Bleeding Events and Venous Thromboembolism (VTE) following Enoxaparin Use: A Descriptive Analysis

In this request, we examined bleeding (hospitalized bleeding and major bleeding) and venous thromboembolism (VTE) events following incident use of enoxaparin in the Mini-Sentinel Distributed Database (MSDD). This analysis includes three reports:

• Report 1: We investigated the use of enoxaparin, by manufacturer (Sanofi, Sandoz, or Amphastar). Bleeding events and venous thromboembolism (VTE) events were used to define incidence. In this report, specifications for bleeding events were relaxed to a seven day period; Report 3 restricts the definition to an inpatient stay.

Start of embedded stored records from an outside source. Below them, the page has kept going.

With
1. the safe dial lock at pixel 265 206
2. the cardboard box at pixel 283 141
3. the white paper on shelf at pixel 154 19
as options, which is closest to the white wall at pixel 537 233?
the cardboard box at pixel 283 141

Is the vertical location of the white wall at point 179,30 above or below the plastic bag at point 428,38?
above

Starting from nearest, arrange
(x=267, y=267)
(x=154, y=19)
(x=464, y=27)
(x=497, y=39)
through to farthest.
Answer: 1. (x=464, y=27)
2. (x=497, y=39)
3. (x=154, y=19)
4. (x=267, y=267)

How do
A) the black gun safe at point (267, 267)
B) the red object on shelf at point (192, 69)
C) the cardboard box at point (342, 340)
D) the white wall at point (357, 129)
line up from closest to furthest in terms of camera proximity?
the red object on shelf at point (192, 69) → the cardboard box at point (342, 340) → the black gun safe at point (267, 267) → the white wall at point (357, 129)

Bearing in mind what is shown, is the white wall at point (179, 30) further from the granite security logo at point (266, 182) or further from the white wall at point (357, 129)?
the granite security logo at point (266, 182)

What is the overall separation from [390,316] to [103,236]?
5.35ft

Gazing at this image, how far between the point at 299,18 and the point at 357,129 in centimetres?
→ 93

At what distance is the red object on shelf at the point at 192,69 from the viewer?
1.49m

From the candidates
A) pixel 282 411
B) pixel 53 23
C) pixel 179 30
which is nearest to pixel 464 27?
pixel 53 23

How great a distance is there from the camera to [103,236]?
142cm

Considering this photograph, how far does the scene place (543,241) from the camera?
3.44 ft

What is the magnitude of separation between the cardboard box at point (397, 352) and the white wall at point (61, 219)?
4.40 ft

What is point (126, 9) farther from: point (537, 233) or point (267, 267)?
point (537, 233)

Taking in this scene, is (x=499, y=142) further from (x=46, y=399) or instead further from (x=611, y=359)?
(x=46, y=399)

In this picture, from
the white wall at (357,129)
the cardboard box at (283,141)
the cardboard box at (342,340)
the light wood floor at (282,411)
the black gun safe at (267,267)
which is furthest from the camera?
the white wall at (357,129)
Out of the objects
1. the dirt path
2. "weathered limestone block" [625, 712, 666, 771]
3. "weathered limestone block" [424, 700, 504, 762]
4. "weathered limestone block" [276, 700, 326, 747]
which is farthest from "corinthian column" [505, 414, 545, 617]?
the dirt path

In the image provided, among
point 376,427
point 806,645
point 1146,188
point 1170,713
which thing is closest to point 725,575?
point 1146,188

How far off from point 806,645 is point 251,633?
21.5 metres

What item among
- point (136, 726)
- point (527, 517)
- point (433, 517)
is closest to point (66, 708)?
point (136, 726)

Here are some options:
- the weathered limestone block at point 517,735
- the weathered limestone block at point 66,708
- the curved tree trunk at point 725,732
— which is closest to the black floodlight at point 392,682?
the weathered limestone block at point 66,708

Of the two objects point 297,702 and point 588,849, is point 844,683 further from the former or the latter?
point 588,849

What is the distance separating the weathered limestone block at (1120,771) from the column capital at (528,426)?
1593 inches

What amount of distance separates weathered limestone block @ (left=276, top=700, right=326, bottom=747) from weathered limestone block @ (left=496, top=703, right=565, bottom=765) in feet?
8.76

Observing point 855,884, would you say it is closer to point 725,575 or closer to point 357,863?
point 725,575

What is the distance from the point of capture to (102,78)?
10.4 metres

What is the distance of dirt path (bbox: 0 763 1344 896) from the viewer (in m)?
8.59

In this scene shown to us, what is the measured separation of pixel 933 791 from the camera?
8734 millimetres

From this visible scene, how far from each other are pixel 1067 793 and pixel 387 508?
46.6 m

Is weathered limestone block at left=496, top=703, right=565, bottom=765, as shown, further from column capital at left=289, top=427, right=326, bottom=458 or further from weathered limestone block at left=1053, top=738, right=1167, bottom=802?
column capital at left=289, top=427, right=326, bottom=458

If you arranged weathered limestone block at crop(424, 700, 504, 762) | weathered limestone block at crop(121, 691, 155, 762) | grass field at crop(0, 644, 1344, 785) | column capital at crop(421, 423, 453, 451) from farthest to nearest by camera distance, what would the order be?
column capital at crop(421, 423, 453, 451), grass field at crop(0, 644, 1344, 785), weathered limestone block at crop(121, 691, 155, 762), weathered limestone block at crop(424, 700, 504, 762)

• Report 2: We investigated bleeding (hospitalized bleed and major bleed) and VTE events following incident use of enoxaparin (regardless of manufacturer).

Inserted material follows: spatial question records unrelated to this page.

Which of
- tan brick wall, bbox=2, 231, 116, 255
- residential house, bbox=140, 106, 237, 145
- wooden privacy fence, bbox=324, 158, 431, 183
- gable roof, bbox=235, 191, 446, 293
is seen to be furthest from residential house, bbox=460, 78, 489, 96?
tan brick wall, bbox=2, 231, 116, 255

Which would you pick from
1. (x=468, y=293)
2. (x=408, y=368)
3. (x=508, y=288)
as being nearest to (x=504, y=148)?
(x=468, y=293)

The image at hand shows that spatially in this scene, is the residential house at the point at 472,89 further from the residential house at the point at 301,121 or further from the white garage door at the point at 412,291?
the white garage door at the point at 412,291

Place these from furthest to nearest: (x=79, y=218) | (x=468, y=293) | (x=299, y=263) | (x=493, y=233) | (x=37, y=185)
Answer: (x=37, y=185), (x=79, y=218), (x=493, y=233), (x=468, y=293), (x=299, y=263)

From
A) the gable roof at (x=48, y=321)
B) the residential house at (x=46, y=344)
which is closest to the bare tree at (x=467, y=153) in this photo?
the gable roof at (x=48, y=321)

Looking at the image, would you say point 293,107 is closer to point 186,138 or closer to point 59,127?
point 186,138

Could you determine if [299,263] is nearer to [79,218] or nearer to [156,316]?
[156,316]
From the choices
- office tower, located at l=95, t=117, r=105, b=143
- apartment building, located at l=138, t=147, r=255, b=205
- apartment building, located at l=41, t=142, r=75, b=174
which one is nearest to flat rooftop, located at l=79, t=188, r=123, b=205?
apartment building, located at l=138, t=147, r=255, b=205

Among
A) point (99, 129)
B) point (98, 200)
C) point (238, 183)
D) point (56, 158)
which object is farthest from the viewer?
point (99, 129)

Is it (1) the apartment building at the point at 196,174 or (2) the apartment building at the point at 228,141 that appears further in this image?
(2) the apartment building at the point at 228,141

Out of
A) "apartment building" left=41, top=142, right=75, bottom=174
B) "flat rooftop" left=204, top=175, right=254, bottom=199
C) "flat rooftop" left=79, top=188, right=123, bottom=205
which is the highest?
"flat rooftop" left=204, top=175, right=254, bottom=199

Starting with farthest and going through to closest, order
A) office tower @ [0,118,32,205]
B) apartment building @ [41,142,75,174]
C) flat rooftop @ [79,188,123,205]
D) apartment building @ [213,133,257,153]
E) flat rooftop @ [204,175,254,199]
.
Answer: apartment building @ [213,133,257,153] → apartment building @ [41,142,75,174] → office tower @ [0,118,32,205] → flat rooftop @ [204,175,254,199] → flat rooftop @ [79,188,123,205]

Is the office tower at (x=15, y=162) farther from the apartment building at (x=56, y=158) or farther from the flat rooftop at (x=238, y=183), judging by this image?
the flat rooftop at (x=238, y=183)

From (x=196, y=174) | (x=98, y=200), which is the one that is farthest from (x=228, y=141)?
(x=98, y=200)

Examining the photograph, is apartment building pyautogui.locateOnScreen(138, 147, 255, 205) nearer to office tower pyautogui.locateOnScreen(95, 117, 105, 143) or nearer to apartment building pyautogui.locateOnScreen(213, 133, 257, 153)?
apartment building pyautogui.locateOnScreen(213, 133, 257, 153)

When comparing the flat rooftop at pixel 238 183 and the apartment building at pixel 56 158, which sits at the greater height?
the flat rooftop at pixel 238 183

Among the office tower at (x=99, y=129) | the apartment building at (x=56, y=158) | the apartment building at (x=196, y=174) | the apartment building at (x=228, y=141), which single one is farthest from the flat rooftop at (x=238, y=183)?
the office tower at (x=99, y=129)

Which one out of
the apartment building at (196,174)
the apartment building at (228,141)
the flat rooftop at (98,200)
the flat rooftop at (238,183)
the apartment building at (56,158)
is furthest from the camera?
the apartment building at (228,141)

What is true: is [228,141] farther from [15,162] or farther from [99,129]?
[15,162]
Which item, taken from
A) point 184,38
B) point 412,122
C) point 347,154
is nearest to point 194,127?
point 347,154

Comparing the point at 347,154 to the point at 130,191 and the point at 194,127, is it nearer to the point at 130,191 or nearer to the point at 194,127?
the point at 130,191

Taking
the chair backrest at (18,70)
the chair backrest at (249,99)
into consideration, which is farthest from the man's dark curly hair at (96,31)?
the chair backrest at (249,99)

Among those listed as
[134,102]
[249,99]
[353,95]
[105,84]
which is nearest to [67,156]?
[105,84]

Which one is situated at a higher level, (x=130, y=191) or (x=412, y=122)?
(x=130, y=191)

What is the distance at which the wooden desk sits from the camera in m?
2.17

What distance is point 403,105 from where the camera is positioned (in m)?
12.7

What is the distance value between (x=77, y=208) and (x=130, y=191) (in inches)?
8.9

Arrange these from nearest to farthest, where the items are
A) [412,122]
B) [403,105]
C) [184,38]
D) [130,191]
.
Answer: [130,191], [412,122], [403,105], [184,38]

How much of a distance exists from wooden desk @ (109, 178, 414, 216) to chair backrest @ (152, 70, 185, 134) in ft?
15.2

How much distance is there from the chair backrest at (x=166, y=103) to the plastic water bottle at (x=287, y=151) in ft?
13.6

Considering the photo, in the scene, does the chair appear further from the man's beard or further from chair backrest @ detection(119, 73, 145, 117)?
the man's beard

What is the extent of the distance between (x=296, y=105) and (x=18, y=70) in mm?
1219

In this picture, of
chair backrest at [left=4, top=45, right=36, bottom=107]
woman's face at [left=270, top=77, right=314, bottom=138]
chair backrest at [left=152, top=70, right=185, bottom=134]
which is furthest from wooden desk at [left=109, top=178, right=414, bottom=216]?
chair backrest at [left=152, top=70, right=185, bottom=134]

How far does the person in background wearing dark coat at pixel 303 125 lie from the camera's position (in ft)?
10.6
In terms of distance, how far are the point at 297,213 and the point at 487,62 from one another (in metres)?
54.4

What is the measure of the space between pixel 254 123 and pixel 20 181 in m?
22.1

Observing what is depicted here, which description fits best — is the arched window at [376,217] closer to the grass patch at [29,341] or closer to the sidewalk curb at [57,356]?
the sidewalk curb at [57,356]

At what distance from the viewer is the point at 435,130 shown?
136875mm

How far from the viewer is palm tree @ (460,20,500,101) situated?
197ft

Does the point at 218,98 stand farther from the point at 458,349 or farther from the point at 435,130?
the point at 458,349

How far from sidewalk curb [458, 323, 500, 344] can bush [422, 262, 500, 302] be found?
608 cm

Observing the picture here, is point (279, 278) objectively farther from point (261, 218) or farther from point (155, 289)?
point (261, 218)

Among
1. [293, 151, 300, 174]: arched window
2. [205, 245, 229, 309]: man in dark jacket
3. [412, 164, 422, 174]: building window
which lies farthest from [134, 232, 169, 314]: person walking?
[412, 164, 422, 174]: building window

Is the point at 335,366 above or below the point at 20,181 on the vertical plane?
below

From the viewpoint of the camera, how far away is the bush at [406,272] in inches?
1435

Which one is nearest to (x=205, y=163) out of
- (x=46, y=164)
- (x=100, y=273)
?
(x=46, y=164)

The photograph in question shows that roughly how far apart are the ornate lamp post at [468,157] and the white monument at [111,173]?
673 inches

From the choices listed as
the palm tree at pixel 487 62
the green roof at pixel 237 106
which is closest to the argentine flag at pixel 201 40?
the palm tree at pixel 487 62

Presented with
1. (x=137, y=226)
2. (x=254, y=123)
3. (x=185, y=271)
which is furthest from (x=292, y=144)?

• Report 3: We investigated the use of enoxaparin, by manufacturer (Sanofi, Sandoz, or Amphastar). Bleeding events and venous thromboembolism (VTE) events were used to define incidence. In this report, specifications for bleeding events were restricted to an inpatient stay; Report 1 relaxes the definition to a seven day period.

This analysis was distributed to 15 Data Partners in the MSDD on April 29, 2015. The query period for this request was August 1, 2010 to December 31, 2013.